New Labour’s Boom and Bust

Ten years after the financial crisis Blairism is finally dead and buried.

Former Labour Party leader Michael Foot said once that “socialism means nothing if it does not mean shaking capitalist society to its foundations.” But in the 1990s New Labour decided it needed some fancy new friends. Prime Minister Tony Blair is seen here hanging out with Amstrad chairman Alan Sugar, Virgin boss Richard Branson, and EasyJet head Stelios Haji-lannou. Photo by Sean Dempsey/PA Images/PA Images/Getty Images.
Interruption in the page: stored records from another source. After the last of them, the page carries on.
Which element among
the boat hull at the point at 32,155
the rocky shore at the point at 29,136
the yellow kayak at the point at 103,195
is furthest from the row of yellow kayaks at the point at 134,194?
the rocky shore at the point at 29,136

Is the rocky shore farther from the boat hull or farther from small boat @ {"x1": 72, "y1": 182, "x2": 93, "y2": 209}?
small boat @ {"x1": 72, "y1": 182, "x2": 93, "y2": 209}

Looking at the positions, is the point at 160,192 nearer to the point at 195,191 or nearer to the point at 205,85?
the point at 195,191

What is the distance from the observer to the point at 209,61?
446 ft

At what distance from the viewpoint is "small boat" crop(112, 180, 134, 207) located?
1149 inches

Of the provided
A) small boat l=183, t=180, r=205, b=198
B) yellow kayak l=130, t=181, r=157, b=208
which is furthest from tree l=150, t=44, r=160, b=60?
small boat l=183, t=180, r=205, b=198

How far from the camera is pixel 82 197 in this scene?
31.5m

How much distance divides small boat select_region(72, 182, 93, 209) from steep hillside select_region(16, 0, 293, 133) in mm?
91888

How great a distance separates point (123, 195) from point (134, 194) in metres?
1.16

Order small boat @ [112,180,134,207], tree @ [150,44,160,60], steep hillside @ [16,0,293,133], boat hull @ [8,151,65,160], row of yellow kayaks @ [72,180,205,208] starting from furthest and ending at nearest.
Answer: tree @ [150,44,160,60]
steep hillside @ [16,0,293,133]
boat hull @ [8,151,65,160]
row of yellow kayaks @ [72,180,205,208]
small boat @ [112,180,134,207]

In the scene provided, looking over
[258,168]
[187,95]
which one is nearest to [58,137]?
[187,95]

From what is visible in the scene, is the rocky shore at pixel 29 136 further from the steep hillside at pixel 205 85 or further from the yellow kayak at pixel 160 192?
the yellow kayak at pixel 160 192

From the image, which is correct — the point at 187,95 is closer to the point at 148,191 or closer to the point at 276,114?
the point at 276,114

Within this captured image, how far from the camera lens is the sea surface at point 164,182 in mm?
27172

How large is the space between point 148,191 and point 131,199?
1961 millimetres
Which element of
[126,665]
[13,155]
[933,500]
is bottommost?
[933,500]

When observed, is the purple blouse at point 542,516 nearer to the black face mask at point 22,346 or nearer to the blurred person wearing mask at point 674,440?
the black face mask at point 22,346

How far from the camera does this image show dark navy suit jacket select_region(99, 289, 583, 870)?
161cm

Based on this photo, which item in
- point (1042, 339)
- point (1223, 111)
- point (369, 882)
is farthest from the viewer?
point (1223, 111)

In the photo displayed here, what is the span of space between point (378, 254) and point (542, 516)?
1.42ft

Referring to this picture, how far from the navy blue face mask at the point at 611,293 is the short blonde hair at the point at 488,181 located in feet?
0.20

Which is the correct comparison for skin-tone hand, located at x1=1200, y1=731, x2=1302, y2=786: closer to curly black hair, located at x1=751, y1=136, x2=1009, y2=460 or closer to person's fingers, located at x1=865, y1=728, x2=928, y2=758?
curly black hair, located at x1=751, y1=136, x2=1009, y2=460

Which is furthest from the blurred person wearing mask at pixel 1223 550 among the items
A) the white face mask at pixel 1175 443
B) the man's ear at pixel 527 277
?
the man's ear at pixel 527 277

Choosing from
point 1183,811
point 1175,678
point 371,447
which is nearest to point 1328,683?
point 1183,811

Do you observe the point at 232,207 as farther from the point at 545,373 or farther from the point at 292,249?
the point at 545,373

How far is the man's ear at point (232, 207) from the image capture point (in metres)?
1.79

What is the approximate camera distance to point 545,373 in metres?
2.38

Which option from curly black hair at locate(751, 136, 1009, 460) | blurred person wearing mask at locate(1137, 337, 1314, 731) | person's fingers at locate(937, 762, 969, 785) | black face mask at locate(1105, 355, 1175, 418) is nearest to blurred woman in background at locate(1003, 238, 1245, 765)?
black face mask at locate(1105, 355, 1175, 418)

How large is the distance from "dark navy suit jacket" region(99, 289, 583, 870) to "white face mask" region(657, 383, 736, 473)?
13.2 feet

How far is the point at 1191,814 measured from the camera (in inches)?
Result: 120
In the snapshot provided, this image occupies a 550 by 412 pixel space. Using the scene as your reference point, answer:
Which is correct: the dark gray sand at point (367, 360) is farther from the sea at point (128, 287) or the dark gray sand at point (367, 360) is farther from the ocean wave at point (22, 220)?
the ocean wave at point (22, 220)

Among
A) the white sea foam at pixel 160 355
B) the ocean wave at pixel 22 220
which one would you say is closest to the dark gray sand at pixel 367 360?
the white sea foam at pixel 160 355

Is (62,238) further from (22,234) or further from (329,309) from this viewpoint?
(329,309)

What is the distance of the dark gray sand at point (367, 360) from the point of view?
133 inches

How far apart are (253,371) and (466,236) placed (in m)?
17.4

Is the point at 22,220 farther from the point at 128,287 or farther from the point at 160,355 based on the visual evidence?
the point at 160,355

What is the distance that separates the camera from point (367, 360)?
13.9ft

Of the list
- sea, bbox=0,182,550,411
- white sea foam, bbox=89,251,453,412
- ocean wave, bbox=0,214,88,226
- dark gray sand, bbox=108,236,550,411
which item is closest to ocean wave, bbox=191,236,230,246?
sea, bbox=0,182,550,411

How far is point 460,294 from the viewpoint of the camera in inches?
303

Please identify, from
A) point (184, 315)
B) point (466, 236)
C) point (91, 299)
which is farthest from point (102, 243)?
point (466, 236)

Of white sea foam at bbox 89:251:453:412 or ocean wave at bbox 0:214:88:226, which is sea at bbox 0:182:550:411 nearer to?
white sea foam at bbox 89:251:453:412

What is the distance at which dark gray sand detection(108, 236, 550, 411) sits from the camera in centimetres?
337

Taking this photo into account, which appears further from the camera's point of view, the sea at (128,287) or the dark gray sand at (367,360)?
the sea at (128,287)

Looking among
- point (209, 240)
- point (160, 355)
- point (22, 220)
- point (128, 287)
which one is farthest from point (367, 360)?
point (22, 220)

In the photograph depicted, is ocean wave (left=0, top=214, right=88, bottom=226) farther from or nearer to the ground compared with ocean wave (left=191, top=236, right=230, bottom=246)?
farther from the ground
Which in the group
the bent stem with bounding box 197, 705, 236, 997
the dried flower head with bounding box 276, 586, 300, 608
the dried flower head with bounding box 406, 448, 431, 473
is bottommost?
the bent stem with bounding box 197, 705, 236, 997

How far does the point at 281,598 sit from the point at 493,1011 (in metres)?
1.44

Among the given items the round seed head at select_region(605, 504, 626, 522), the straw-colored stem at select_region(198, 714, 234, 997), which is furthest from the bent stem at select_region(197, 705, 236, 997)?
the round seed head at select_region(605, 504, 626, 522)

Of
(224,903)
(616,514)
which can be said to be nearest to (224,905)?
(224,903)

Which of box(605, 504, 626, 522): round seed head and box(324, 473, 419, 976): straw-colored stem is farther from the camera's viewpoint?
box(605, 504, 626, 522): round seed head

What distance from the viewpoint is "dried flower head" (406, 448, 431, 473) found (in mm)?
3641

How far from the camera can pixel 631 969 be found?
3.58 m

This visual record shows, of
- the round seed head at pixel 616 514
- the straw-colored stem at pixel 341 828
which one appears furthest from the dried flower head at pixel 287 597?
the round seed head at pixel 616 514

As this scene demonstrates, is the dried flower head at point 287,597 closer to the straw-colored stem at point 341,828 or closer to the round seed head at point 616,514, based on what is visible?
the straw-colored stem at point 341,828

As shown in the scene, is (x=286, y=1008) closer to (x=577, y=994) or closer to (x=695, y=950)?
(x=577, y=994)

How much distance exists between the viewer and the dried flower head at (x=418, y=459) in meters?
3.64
It was a lucky escape for Tony Blair. The British prime minister resigned in June 2007 in a special Labour conference handing over power to his successor, the chancellor of the Exchequer, Gordon Brown.

In foreign and domestic policy, several long shadows were cast over his premiership: the introduction of tuition fees for university students; the cash for honors scandal; the rampant use of private finance initiatives in the public sector; and most notably, the Iraq War. But economically, Blair could claim to have presided over one of the longest periods of growth in living memory — forty successive quarters — and both interest rates and unemployment were low.

Then came the crash. The recession was caused by the global financial crisis, not by Labour’s fiscal profligacy, as the Conservatives claim. But Blair’s government deliberately pandered to the financial sector and super rich, which had a particularly damaging effect on the UK economy’s resilience, while simultaneously doing the bare minimum to strengthen workers’ rights.